| ACTIVITY |
Your answer should reproduce every line of the material in which the word "quality" occurs.

★ ★ ★

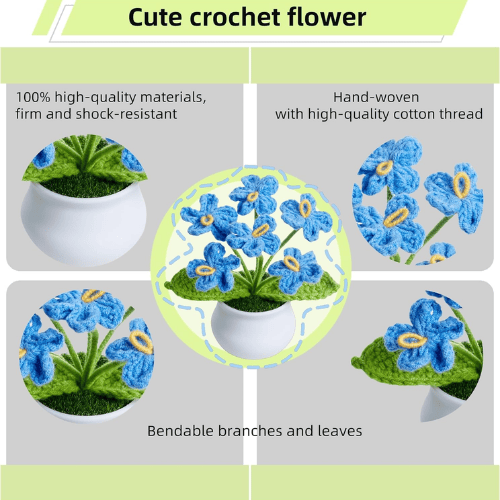 Cute crochet flower

100% high-quality materials, firm and shock-resistant

Hand-woven with high-quality cotton thread

Bendable branches and leaves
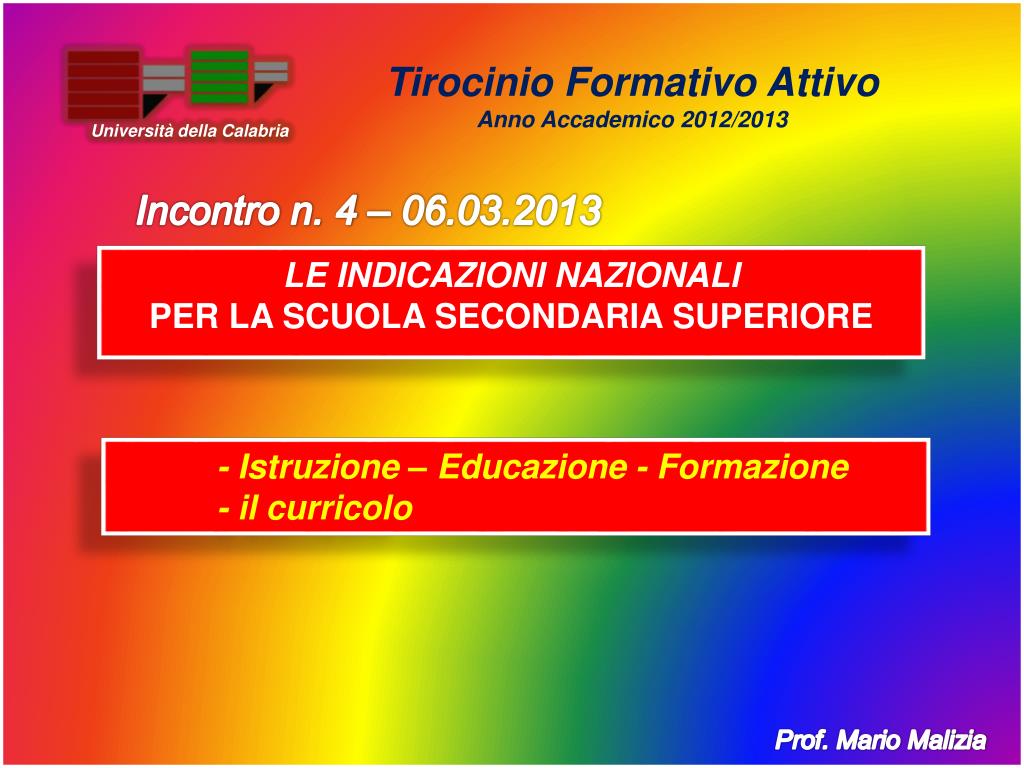 Università della Calabria

Tirocinio Formativo Attivo
Anno Accademico 2012/2013

Incontro n. 4 – 06.03.2013

LE INDICAZIONI NAZIONALI
PER LA SCUOLA SECONDARIA SUPERIORE

- Istruzione – Educazione - Formazione
- il curricolo

Prof. Mario Malizia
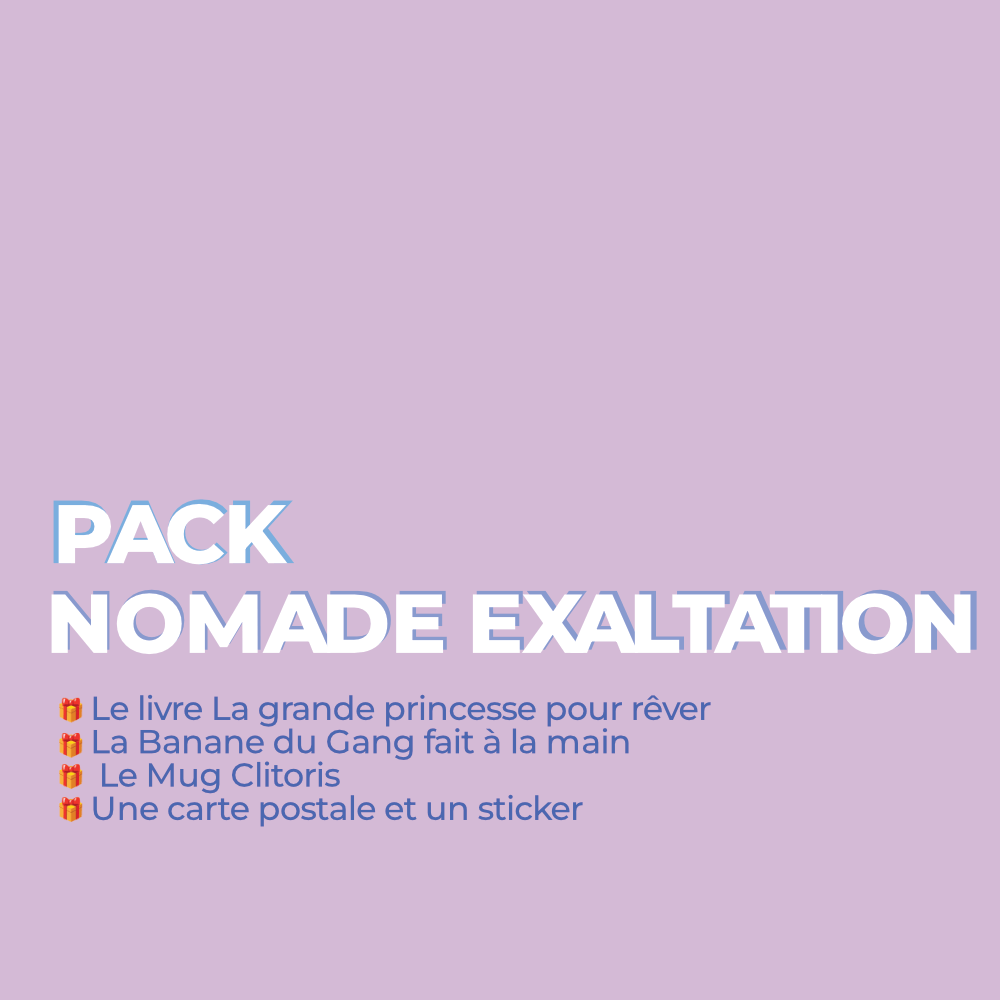 PACK
NOMADE EXALTATION

🎁 Le livre La grande princesse pour rêver
🎁 La Banane du Gang fait à la main
🎁 Le Mug Clitoris
🎁 Une carte postale et un sticker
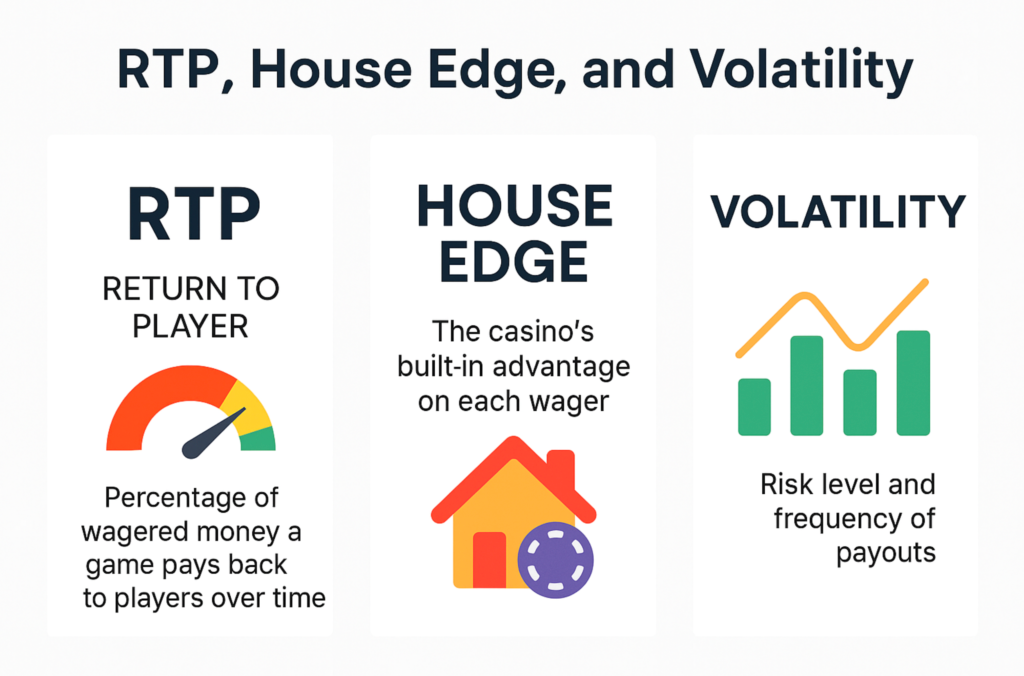 RTP, House Edge, and Volatility

RTP

RETURN TO PLAYER

Percentage of wagered money a game pays back to players over time

HOUSE EDGE

The casino's built-in advantage on each wager

VOLATILITY

Risk level and frequency of payouts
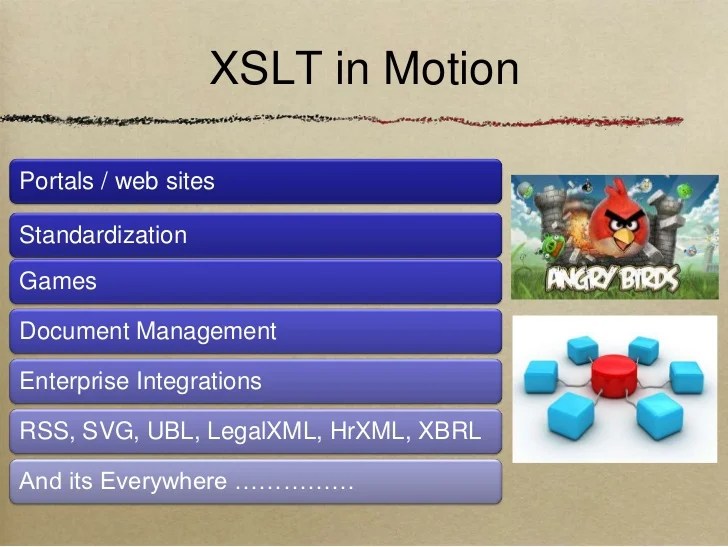 XSLT in Motion

Portals / web sites

Standardization

Games

Document Management

Enterprise Integrations

RSS, SVG, UBL, LegalXML, HrXML, XBRL

And its Everywhere ……………

ANGRY BIRDS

★ ★ ★

| ANSWER TO THE EXERCISE |
100% high-quality materials, firm and shock-resistant
Hand-woven with high-quality cotton thread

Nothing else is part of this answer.